# Drawing a 95% confidence interval in R

August 5, 2013
By

(This article was first published on Climate Change Ecology » R, and kindly contributed to R-bloggers)

I’m writing a post on how to draw a in 95% confidence interval in R by hand. I spent an hour or so trying to figure this out, and most message threads point someone to the ellipse() function. However, I wanted to know how it works.

The basic problem was this. Imagine two random variables with a bivariate normal distribution, called y, which is an x 2 matrix with n rows and 2 columns. The random variables are described by a mean vector mu and covariance matrix S. The equation for an ellipse is:

(y – mu) S^1 (y – mu)’ = c^2

The number c^2 controls the radius of the ellipse, which we want to extend to the 95% confidence interval, which is given by a chi-square distribution with 2 degrees of freedom.

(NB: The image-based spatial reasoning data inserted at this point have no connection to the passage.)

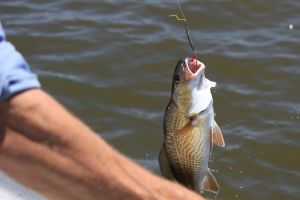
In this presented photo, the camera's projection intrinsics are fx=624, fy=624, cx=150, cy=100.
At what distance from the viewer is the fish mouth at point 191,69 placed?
319 centimetres

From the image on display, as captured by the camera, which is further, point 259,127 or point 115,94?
point 115,94

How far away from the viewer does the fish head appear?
316 cm

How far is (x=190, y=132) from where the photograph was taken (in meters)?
3.13

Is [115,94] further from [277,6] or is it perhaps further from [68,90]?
[277,6]

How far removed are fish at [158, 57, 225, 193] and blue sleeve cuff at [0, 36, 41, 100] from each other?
149 centimetres

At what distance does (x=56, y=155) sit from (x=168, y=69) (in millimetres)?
4713

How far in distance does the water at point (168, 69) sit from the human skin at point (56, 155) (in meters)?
3.30

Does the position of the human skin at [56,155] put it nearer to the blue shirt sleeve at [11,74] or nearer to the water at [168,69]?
the blue shirt sleeve at [11,74]

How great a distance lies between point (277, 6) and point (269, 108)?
80.6 inches

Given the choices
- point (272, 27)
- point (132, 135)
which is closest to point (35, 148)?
point (132, 135)

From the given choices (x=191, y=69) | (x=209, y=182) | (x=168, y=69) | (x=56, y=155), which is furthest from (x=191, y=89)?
(x=168, y=69)

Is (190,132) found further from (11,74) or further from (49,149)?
(11,74)

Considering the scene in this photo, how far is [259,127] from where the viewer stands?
5715 millimetres

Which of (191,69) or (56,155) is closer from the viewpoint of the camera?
(56,155)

The ellipse has two axes, one for each variable. The axes have half lengths equal to the square-root of the eigenvalues, with the largest eigenvalue denoting the largest axis. A further description of this can be found in any multivariate statistics book (or online).

To calculate the ellipse, we need to do a few things: 1) convert the variables to polar coordinates, 2) extend the new polar variables by the appropriate half lengths (using eigenvalues), 3) rotate the coordinates based on the variances and covariances, and 4) move the location of the new coordinates back to the original means. This will make more sense when we do it by hand.

First, generate some data, plot it, and use the ellipse() function to make the 95% confidence interval. This is the target interval (I use it to check myself. If my calculations match, hooray. If not, I screwed up).

```library(mvtnorm) # References rmvnorm()
library(ellipse) # References ellipse()
set.seed(17)

# Set the covariance matrix
sigma2 <- matrix(c(5, 2, 2, 5), ncol=2)

# Set the means
mu <- c(5,5)

# Get the correlation matrix
P <- cov2cor(sigma2)

# Generate the data
p <- rmvnorm(n=50, mean=mu, sigma=sqrt(sigma2))

# Plot the data
plot(p)

# Plot the ellipse
lines( ellipse( P, centre = c(5,5)) , col='red')
```

Second, get the eigenvalues and eigenvectors of the correlation matrix.

```evals <- eigen(P)\$values
evecs <- eigen(P)\$vectors
```

Third, make a vector of coordinates for a full circle, from 0 to 2*pi and get the critical value (c^2).

```# Angles of a circle
a <- seq(0, 2*pi, len=100)

# Get critical value
c2 <- qchisq(0.95, 2)
c <- sqrt(c2)
```

The vector A above are angles that describe a unit circle. The coordinates of a unit circle are found by x = cos(a) and y = sin(a) (use trigonometry of a triangle to get this, where the hypotenuse = 1). We need to extend the unit circle by the appropriate lengths based on the eigenvalues and then even more by the critical value.

```# Get the distances
xT <- c * sqrt(evals[1]) * cos(a)
yT <- c * sqrt(evals[2]) * sin(a)

M <- cbind(xT, yT)
```

If you plot M, you’ll get an ellipse of the appropriate axes lengths, but centered on 0 and unrotated. Rotate the ellipse using the eigenvectors, which describe the relationships between the variables (more appropriately, they give the directions for the vectors of the major axes of variation). Use the equation u*M’ (write this out to see why this works).

```# Covert the coordinates
transM <- evecs %*% t(M)
transM <- t(transM)
```

The final step is to move the rotated ellipse back to the original scale (centered around the original means) and plot the data.

```lines(transM + mu)
```

This gives the following plot, with the red line being the output from the ellipse() function.

And that’s that! Hopefully this helps someone like me who spent hours looking but couldn’t find anything.